HOUSTON (Reuters) – An emergency alarm that could have warned workers aboard the doomed Deepwater Horizon Gulf of Mexico drilling rig was intentionally disabled, a rig engineer told US investigators on Friday.
Mike Williams, chief engineer technician aboard Swiss-based Transocean Ltd’s rig, said the general alarm that could have detected the cloud of flammable methane gas that enveloped the rig’s deck on April 20 was “inhibited”.
“They (rig managers) did not want people woke up at three o’clock in the morning from false alarms,” Williams told a six-member federal board in the New Orleans suburb of Kenner, Louisiana.
Williams’ appearance capped a week of testimony from company officials involved in the rig, which exploded on April 20 and sank two days later, killing 11 crewmen and sparking the worst oil spill in US history.
The Transocean-owned rig was drilling a well a mile beneath the Gulf under contract for London-based BP Plc.
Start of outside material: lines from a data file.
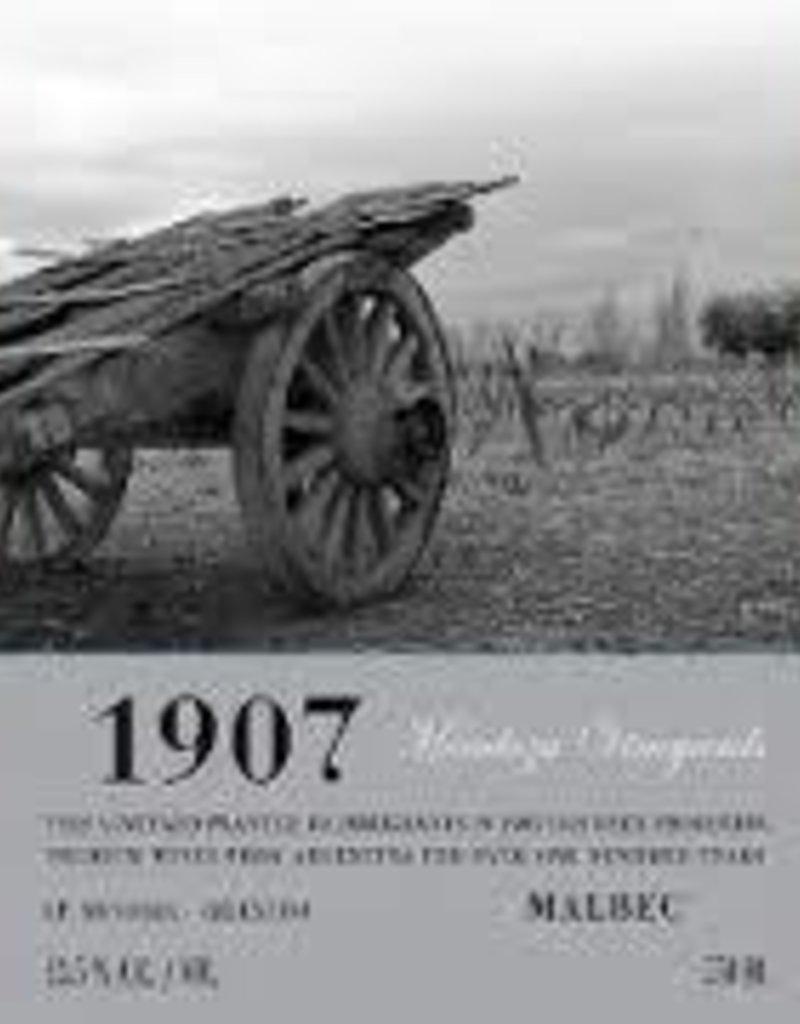 Mendoza Vineyards 1907
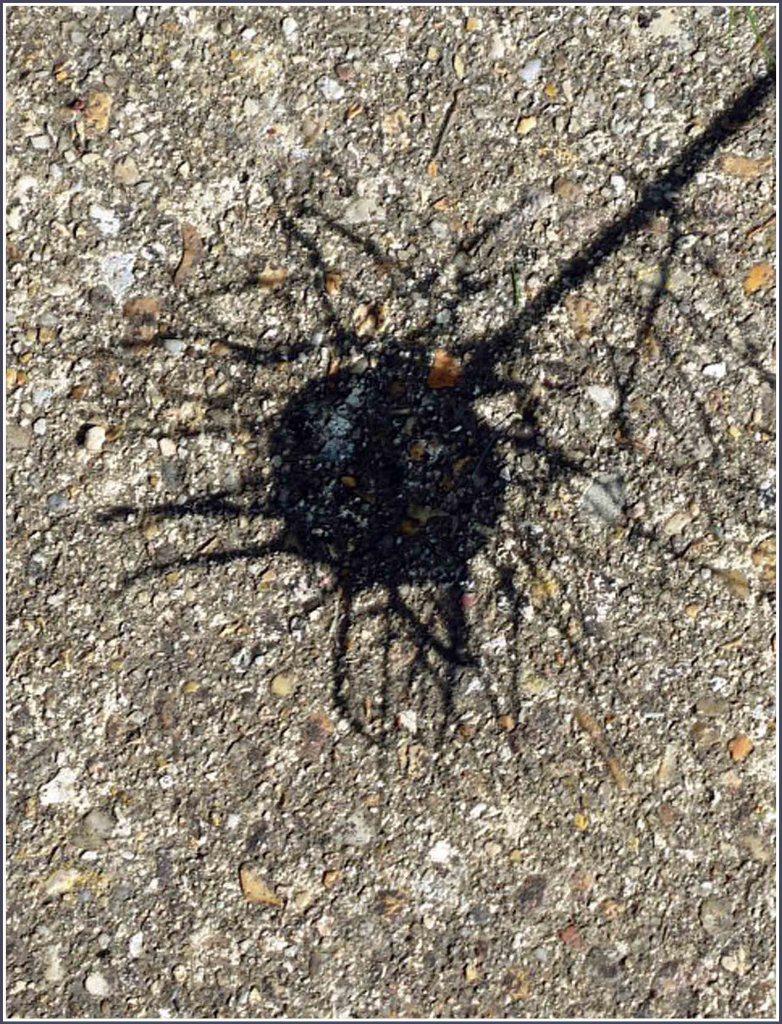 Seed head shadow on stone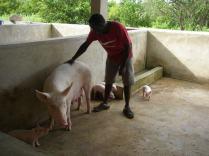 Fr Pierre- Benjamin responsable du centre et de l'atelier porcs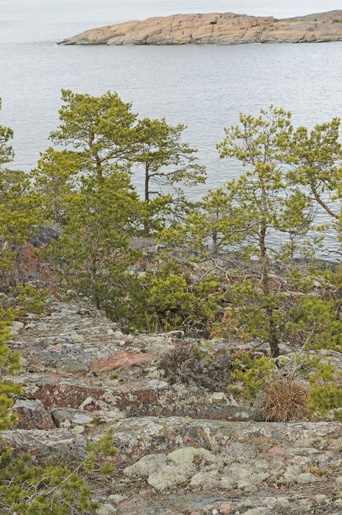Nature is everywhere in Aland archipelago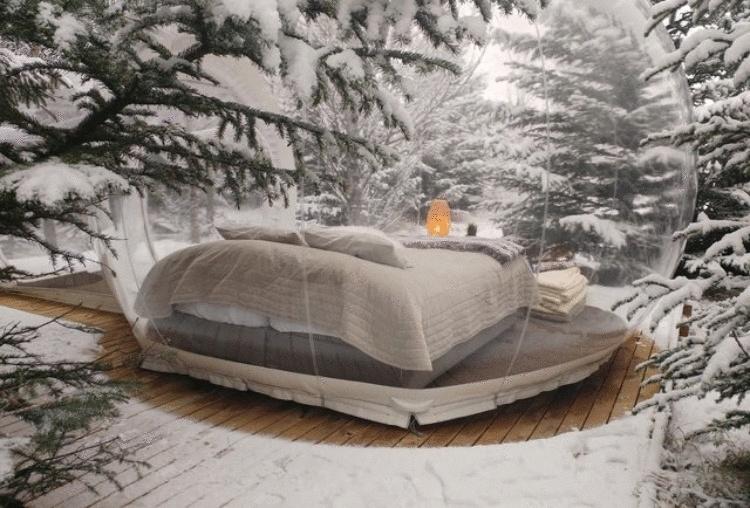В Исландии можно спать в таких ″пузырях″ и смотреть на лес и северное сияние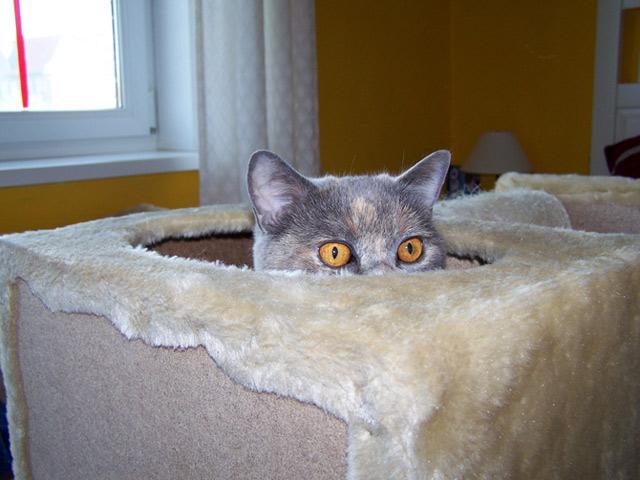 Những đôi mắt tròn xoe của bé mèo xinh   meo xinh   dang yeu (4)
However, written statements from several rig personnel taken by US investigators and obtained by Reuters refer to alarms sounding on the rig.
“At time of incident, I was in engine control room working on nightly log,” wrote Douglas Brown, the rig’s chief mechanic. “At which (sic) multiple gas alarms went off.”
“The general alarm configuration on the Deepwater Horizon was intentional and conforms to accepted maritime practices,” Transocean said in a statement. The rig “had hundreds of individual fire and gas alarms, all of which were tested, in good condition, not bypassed and monitored from the bridge.”
Four Transocean witnesses declined to appear voluntarily on Wednesday at the hearings before a joint US panel convened by the US Coast Guard and the Interior Department’s Bureau of Ocean Energy Management, Regulation, and Enforcement.
The board on Thursday declared two BP officials “parties of interest” in the investigation, after they declined to appear.